------ DATA FOR ANALYSIS

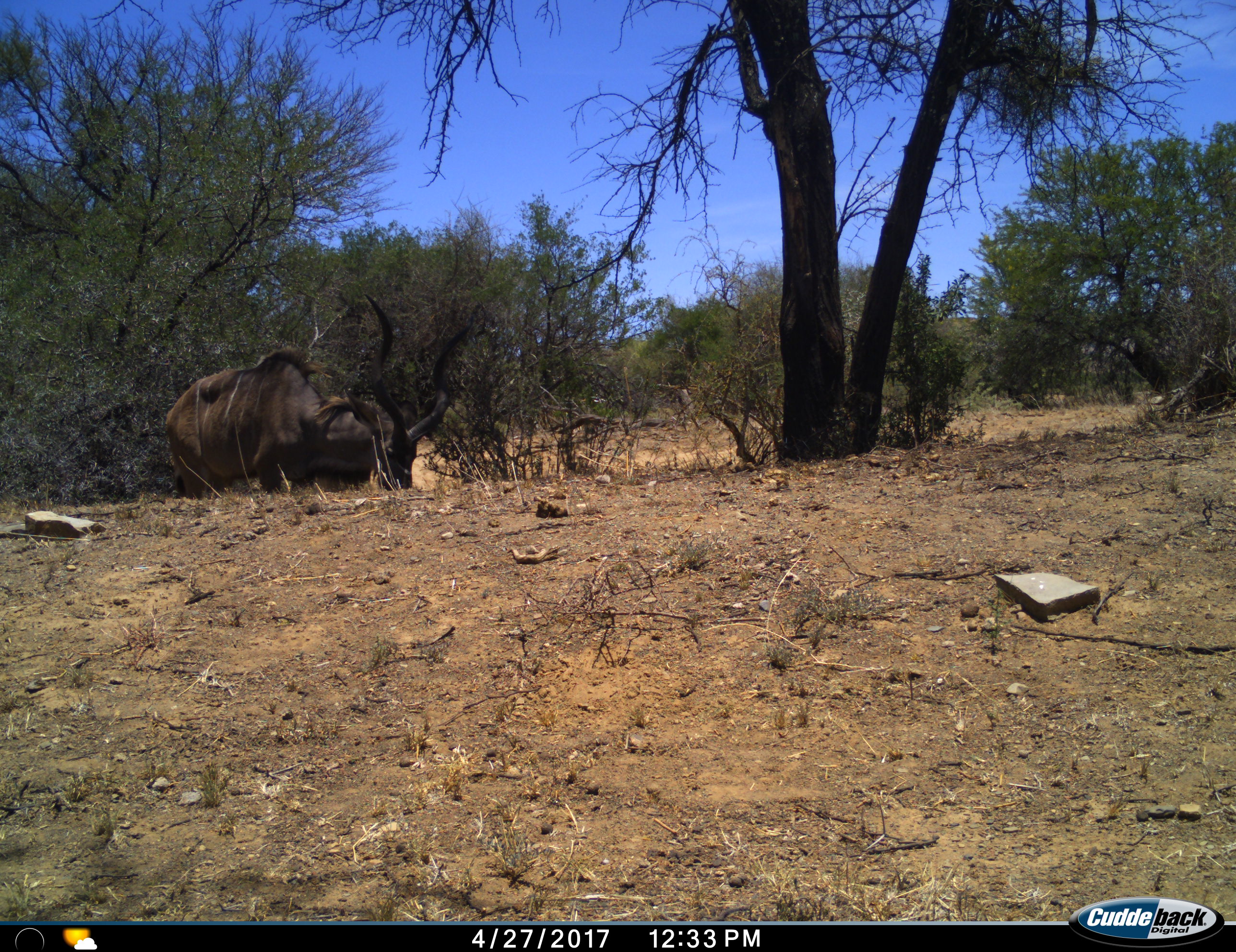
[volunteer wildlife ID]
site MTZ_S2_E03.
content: unidentified animal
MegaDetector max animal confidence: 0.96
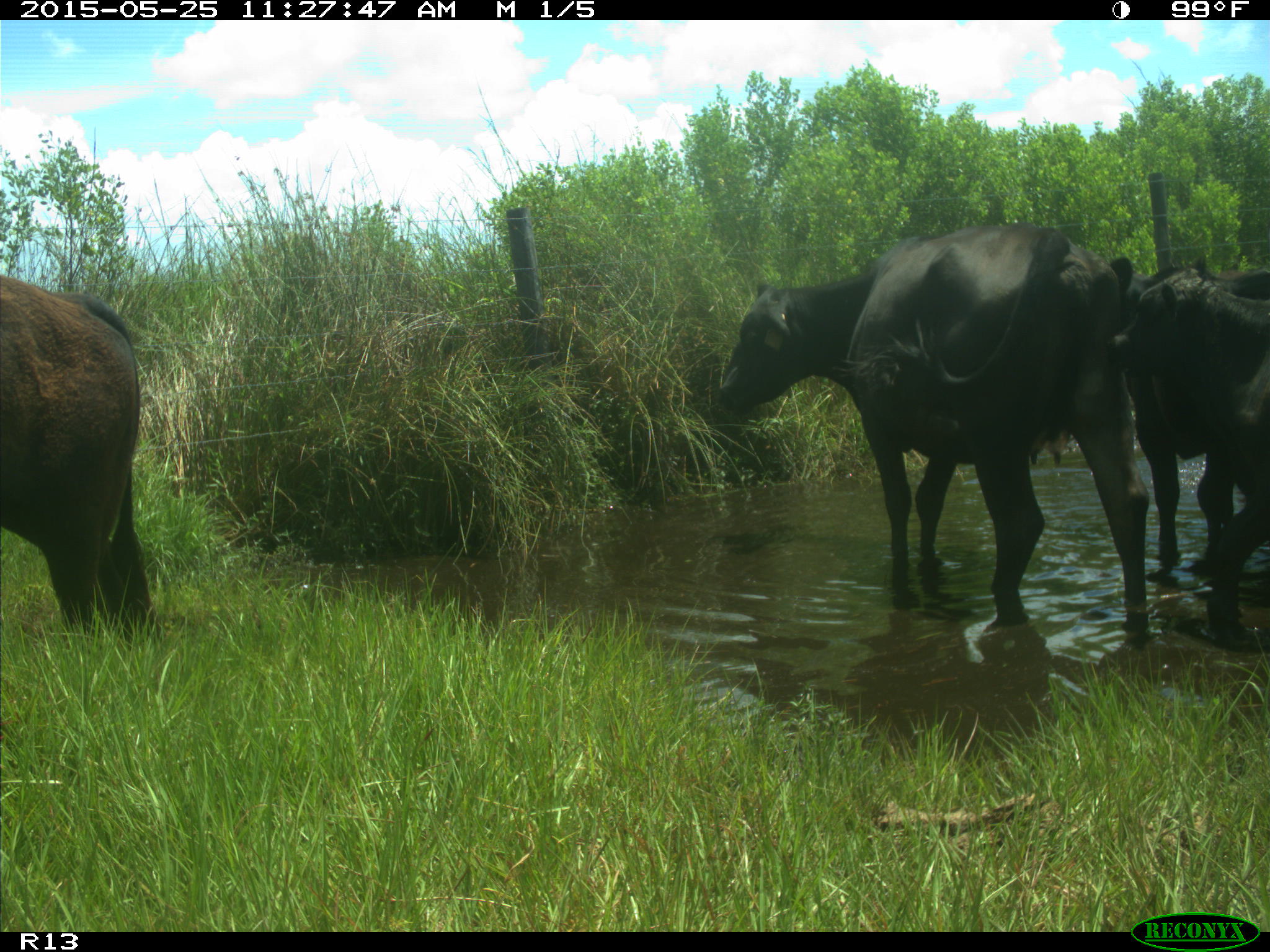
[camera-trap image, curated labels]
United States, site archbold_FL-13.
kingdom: Animalia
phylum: Chordata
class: Mammalia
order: Artiodactyla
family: Bovidae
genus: Bos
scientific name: Bos taurus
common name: domestic cow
Bos taurus (domestic cow).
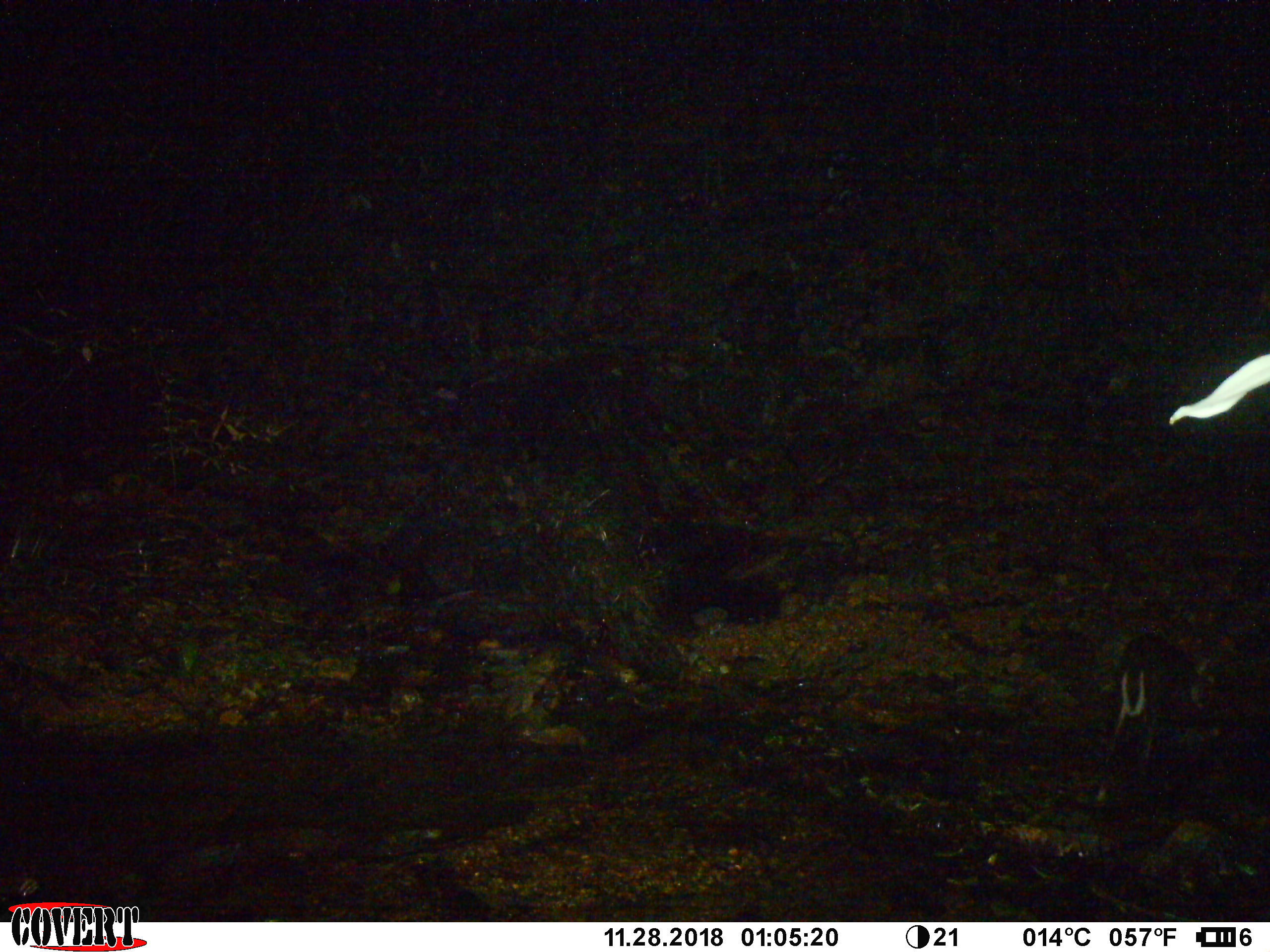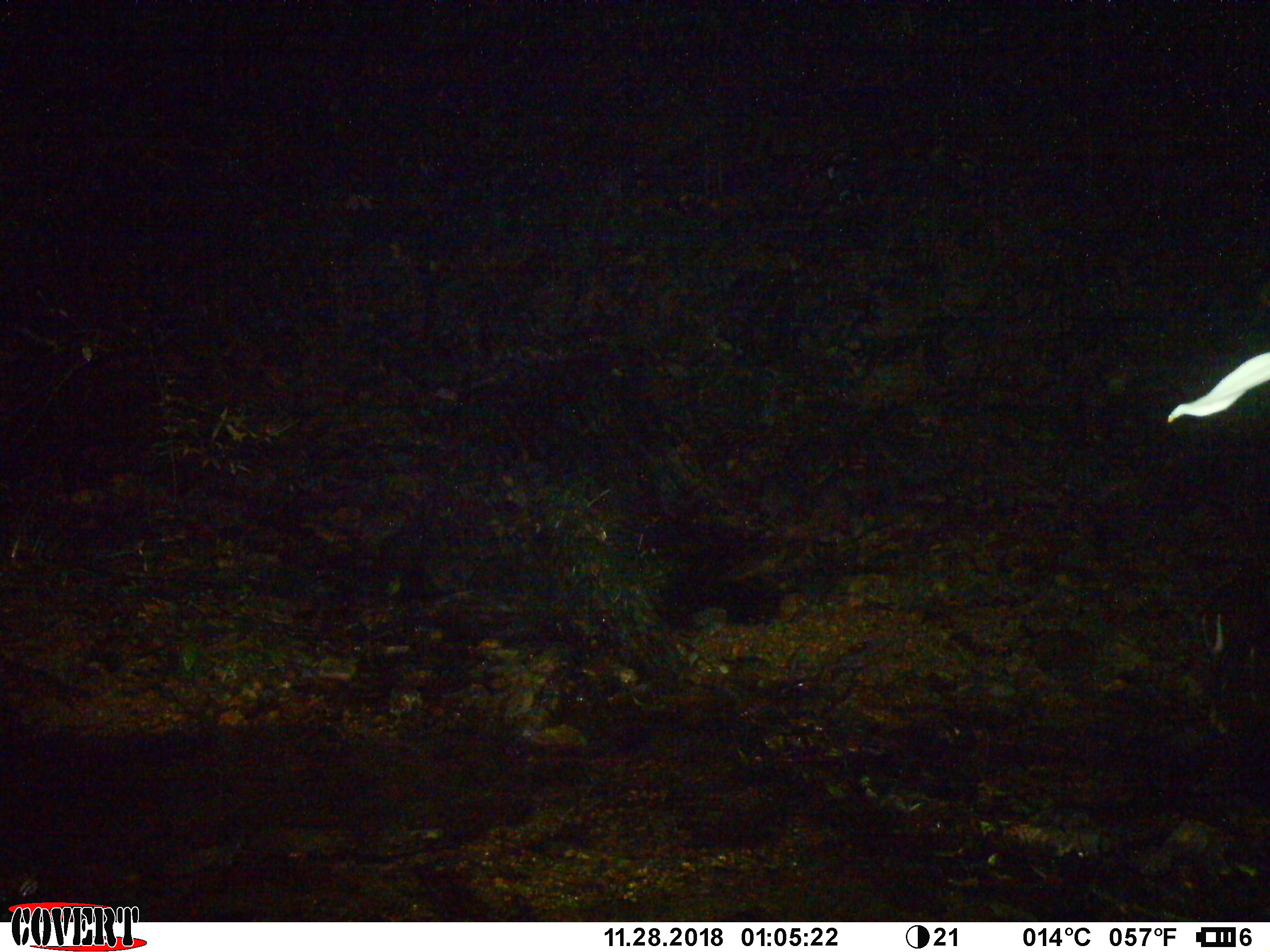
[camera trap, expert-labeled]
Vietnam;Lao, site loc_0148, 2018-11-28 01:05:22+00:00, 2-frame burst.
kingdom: Animalia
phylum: Chordata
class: Mammalia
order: Artiodactyla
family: Cervidae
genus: Muntiacus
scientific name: Muntiacus rooseveltorum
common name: roosevelt's muntjac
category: roosevelts muntjac group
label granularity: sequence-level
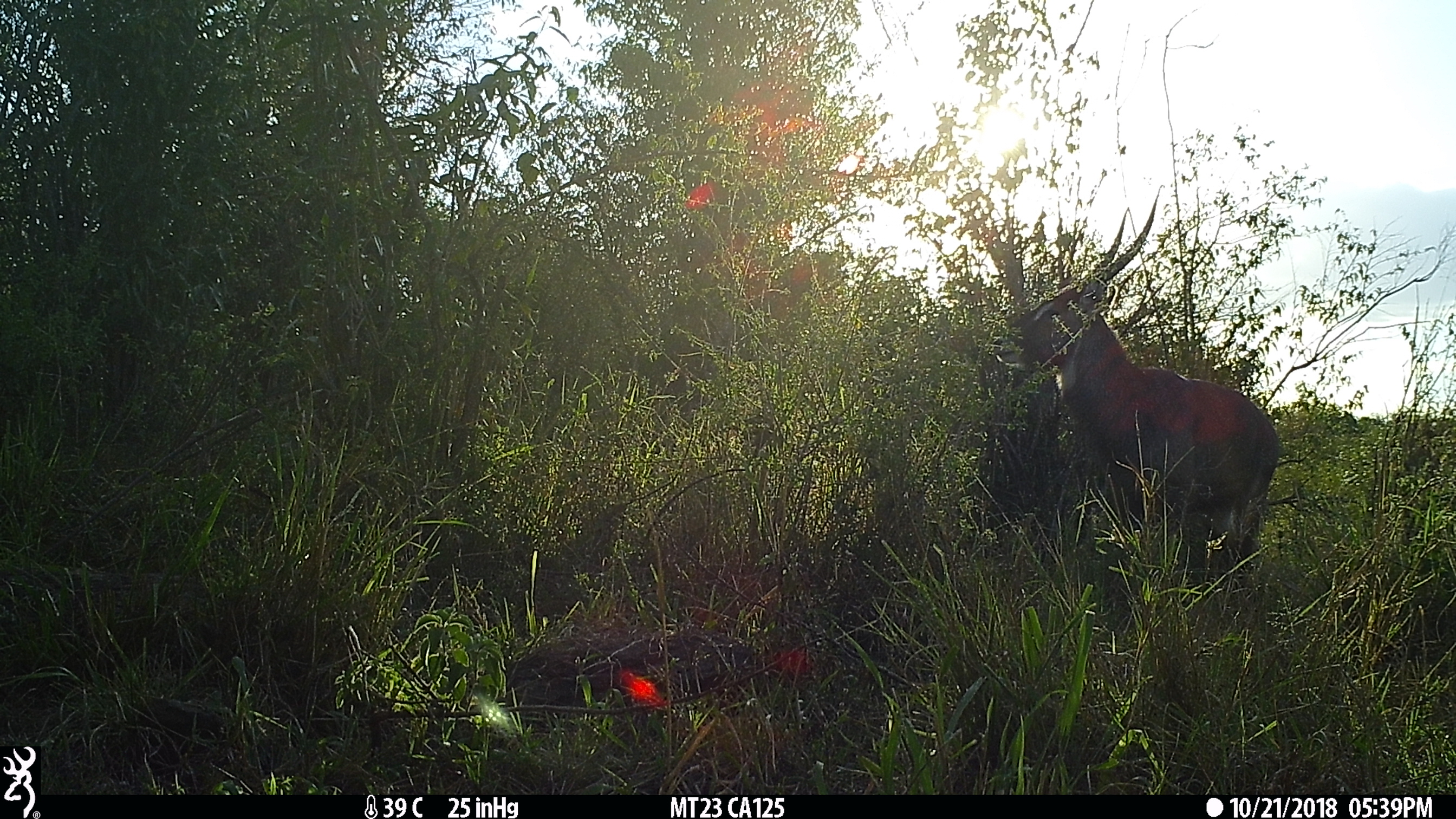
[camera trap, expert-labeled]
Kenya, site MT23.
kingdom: Animalia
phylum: Chordata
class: Mammalia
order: Artiodactyla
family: Bovidae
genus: Kobus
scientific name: Kobus ellipsiprymnus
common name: waterbuck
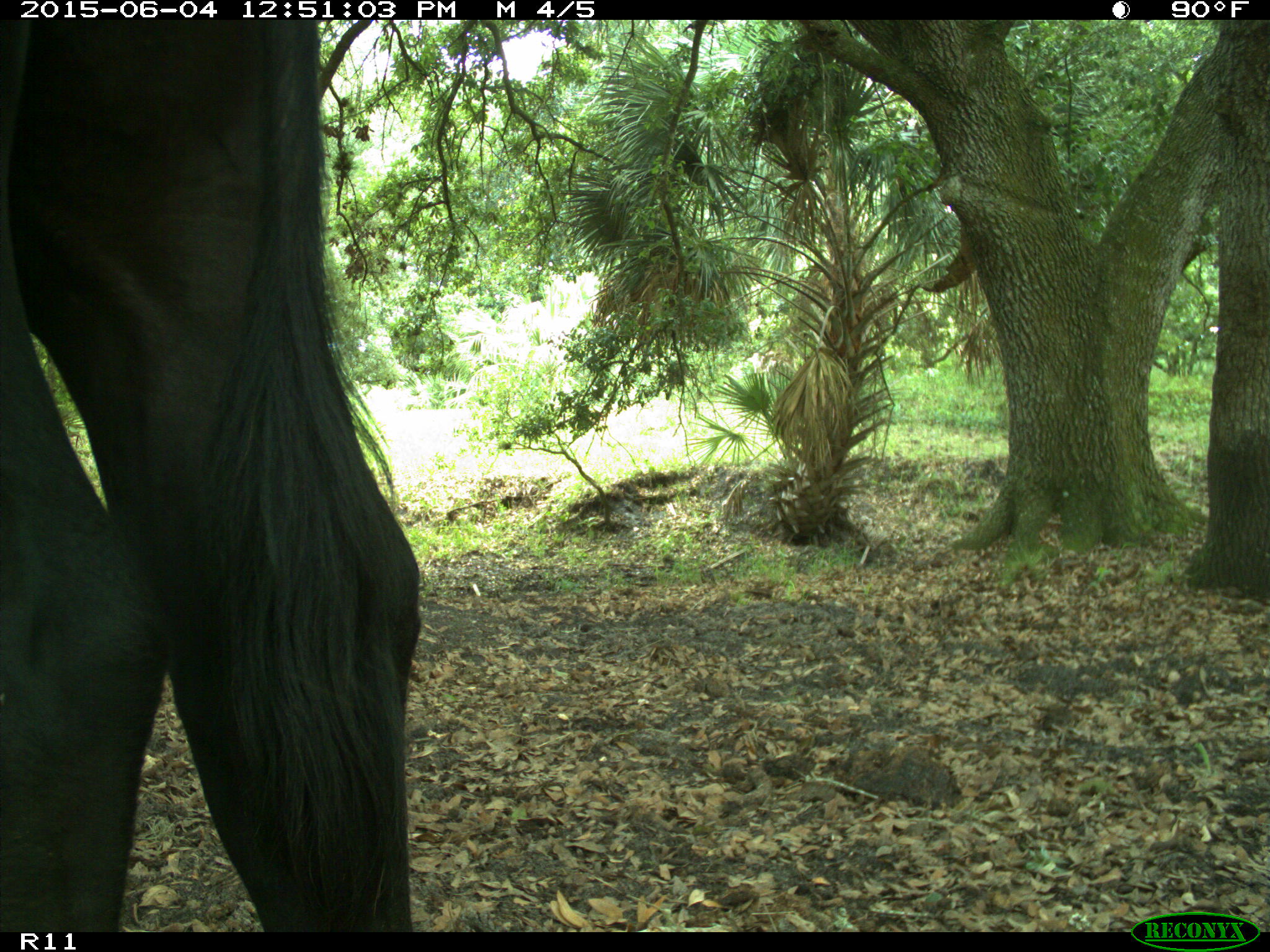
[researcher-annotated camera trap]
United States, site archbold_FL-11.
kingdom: Animalia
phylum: Chordata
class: Mammalia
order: Artiodactyla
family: Bovidae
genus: Bos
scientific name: Bos taurus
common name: domestic cow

------------

- **WORK ORDER**: Print the data exactly, from its first line to the line containing "common name: roosevelt's muntjac", both included. Omit the pictures.

- **RESPONSE BELOW**:
[volunteer wildlife ID]
site MTZ_S2_E03.
content: unidentified animal
MegaDetector max animal confidence: 0.96
[camera-trap image, curated labels]
United States, site archbold_FL-13.
kingdom: Animalia
phylum: Chordata
class: Mammalia
order: Artiodactyla
family: Bovidae
genus: Bos
scientific name: Bos taurus
common name: domestic cow
Bos taurus (domestic cow).
[camera trap, expert-labeled]
Vietnam;Lao, site loc_0148, 2018-11-28 01:05:22+00:00, 2-frame burst.
kingdom: Animalia
phylum: Chordata
class: Mammalia
order: Artiodactyla
family: Cervidae
genus: Muntiacus
scientific name: Muntiacus rooseveltorum
common name: roosevelt's muntjac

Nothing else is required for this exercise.